Inducing stock market lexicons from disparate Chinese texts

The purpose of this paper is to propose a methodology to construct a stock market sentiment lexicon by incorporating domain-specific knowledge extracted from diverse Chinese media outlets.,This paper presents a novel method to automatically generate financial lexicons using a unique data set that comprises news articles, analyst reports and social media. Specifically, a novel method based on keyword extraction is used to build a high-quality seed lexicon and an ensemble mechanism is developed to integrate the knowledge derived from distinct language sources. Meanwhile, two different methods, Pointwise Mutual Information and Word2vec, are applied to capture word associations.
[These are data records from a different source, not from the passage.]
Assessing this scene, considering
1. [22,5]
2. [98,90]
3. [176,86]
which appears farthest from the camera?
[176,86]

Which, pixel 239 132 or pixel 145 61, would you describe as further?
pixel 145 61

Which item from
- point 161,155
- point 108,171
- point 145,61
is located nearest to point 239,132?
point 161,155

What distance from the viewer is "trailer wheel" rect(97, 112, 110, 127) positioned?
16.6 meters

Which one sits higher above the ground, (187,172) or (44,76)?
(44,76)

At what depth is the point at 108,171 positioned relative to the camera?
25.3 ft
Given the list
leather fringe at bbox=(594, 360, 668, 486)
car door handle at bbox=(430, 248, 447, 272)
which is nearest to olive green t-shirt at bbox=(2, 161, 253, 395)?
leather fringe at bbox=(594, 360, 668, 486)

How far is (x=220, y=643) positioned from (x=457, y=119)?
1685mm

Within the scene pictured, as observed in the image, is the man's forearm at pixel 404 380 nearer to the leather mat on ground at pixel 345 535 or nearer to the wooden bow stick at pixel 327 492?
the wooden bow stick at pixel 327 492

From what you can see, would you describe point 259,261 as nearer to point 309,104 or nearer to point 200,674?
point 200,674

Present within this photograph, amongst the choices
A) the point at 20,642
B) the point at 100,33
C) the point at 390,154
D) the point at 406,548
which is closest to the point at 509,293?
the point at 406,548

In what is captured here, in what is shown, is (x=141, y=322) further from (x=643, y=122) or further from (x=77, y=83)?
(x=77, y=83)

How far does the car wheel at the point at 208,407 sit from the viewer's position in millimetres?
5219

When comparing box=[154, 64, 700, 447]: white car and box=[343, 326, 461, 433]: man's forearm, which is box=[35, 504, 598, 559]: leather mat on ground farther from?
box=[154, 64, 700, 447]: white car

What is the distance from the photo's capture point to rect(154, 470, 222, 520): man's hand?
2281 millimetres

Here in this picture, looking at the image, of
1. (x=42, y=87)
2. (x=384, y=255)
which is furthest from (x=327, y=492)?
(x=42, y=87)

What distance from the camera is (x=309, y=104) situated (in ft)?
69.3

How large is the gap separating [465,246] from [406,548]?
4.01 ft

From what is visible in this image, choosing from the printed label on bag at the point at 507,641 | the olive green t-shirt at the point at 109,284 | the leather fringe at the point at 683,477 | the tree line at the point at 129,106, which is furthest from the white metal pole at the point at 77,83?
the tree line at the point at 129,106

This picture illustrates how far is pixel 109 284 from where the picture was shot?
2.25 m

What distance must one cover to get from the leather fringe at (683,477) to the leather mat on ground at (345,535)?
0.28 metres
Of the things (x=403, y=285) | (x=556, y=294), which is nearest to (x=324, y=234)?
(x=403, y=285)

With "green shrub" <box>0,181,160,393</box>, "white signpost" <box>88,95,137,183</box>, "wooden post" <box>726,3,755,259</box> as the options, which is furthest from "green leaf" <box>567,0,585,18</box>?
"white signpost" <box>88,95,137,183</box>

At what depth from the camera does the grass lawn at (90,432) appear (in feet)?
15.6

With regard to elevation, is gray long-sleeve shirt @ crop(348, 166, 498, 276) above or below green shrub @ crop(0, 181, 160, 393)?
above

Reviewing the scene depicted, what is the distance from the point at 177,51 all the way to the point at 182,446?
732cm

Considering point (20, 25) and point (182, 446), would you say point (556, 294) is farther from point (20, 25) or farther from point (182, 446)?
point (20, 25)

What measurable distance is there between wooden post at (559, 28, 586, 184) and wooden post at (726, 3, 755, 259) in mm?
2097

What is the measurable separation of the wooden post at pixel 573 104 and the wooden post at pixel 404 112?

Finally, an evaluation procedure is performed to validate the effectiveness of the method compared with four traditional lexicons.,The experimental results from the three real-world testing data sets show that the ensemble lexicons can significantly improve sentiment classification performance compared with the four baseline lexicons, suggesting the usefulness of leveraging knowledge derived from diverse media in domain-specific lexicon generation and corresponding sentiment analysis tasks.,This work appears to be the first to construct financial sentiment lexicons from over 2m posts and headlines collected from more than one language source. Furthermore, the authors believe that the data set established in this study is one of the largest corpora used for Chinese stock market lexicon acquisition. This work is valuable to extract collective sentiment from multiple media sources and provide decision-making support for stock market participants.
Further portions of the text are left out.